Human rhinoviruses (RVs) are positive-strand RNA viruses that cause respiratory tract disease in children and adults. Here we show that the innate immune signaling protein STING is required for efficient replication of members of two distinct RV species, RV-A and RV-C. The host factor activity of STING was identified in a genome-wide RNA interference (RNAi) screen and confirmed in primary human small airway epithelial cells. Replication of RV-A serotypes was strictly dependent on STING, whereas RV-B serotypes were notably less dependent. Subgenomic RV-A and RV-C RNA replicons failed to amplify in the absence of STING, revealing it to be required for a step in RNA replication. STING was expressed on phosphatidylinositol 4-phosphate (PI4P)-enriched membranes and was enriched in RV-A16 compared with RV-B14 replication organelles isolated in isopycnic gradients. The host factor activity of STING was species-specific, as murine STING (mSTING) did not rescue RV-A16 replication in STING-deficient cells. This species specificity mapped primarily to the cytoplasmic, ligand-binding domain of STING. Mouse-adaptive mutations in the RV-A16 2C protein allowed for robust replication in cells expressing mSTING, suggesting a role for 2C in recruiting STING to RV-A replication organelles. Palmitoylation of STING was not required for RV-A16 replication, nor was the C-terminal tail of STING that mediates IRF3 signaling. Despite co-opting STING to promote its replication, interferon signaling in response to STING agonists remained intact in RV-A16 infected cells. These data demonstrate a surprising requirement for a key host mediator of innate immunity to DNA viruses in the life cycle of a small pathogenic RNA virus.
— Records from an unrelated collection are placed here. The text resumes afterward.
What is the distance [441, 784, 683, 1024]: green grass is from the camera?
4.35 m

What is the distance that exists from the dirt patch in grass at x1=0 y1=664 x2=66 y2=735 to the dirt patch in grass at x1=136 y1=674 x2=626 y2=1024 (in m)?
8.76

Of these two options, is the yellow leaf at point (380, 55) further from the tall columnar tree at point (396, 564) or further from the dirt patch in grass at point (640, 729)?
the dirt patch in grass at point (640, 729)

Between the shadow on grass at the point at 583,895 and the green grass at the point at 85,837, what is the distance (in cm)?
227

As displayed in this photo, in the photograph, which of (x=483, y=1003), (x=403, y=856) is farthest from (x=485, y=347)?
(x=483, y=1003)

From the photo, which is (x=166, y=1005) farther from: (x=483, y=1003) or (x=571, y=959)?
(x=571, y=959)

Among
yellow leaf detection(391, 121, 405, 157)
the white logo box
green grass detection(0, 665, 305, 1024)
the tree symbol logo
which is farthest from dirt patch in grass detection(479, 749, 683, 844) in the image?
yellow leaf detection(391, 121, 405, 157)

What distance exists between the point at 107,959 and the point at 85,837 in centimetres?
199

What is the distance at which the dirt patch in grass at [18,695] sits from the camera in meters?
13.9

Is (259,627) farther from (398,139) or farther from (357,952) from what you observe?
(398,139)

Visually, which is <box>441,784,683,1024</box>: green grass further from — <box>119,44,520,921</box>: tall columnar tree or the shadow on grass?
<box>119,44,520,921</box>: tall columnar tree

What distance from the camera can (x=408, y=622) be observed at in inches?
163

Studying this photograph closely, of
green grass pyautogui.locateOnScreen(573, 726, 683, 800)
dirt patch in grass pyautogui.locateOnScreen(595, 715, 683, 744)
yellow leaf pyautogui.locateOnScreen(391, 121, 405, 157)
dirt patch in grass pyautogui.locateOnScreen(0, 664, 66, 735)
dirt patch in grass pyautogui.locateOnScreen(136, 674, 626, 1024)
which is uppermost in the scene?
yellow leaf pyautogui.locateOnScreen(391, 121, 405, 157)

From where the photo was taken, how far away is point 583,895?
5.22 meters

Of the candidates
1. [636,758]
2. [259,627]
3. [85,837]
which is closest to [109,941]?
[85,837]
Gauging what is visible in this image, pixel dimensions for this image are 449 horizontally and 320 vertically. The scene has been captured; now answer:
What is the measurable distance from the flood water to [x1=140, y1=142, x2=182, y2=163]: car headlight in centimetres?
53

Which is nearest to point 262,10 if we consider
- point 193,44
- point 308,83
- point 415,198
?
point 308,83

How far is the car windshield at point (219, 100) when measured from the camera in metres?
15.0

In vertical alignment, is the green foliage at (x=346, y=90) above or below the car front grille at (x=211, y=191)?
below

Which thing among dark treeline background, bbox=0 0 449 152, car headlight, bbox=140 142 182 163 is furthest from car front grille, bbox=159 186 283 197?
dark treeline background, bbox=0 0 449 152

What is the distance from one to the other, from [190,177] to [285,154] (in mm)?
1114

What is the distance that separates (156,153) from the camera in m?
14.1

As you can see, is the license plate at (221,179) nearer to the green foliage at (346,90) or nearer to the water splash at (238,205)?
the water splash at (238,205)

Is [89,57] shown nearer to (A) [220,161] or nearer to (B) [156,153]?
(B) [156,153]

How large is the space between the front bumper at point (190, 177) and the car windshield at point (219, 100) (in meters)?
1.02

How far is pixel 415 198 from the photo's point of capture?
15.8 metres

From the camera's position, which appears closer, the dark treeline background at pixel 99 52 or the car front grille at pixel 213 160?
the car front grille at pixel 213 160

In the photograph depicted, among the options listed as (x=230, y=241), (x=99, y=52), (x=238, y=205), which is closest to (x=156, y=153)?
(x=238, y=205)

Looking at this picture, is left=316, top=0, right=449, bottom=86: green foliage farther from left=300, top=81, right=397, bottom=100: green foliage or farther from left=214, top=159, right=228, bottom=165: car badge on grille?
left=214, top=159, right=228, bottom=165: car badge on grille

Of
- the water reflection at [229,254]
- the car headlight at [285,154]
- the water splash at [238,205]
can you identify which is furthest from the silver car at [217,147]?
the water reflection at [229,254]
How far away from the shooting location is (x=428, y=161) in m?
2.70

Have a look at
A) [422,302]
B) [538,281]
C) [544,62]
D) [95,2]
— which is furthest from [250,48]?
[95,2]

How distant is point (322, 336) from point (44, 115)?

人鼻病毒 (RVs) 是正链 RNA 病毒，可导致儿童和成人呼吸道疾病。在这里，我们表明先天免疫信号蛋白 STING 是有效复制两种不同 RV 物种 RV-A 和 RV-C 的成员所必需的。STING 的宿主因子活性在全基因组 RNA 干扰 (RNAi) 筛选中得到鉴定，并在原代人小气道上皮细胞中得到证实。RV-A 血清型的复制严格依赖于 STING，而 RV-B 血清型的依赖性明显较低。在没有 STING 的情况下，亚基因组 RV-A 和 RV-C RNA 复制子无法扩增，这表明它是 RNA 复制步骤所必需的。与在等密度梯度中分离的 RV-B14 复制细胞器相比，STING 在富含磷脂酰肌醇 4-磷酸 (PI4P) 的膜上表达，并且富含 RV-A16。STING 的宿主因子活性是物种特异性的，因为鼠 STING (mSTING) 不能挽救 STING 缺陷细胞中的 RV-A16 复制。这种物种特异性主要映射到 STING 的细胞质配体结合域。RV-A16 2C 蛋白中的小鼠适应性突变允许在表达 mSTING 的细胞中进行稳健复制，这表明 2C 在将 STING 募集到 RV-A 复制细胞器中的作用。RV-A16 复制不需要 STING 的棕榈酰化，介导 IRF3 信号传导的 STING 的 C 末端尾部也不需要。尽管选择 STING 来促进其复制，响应 STING 激动剂的干扰素信号在 RV-A16 感染的细胞中保持完整。这些数据表明，在小病原性 RNA 病毒的生命周期中，对 DNA 病毒先天免疫的关键宿主介质提出了惊人的要求。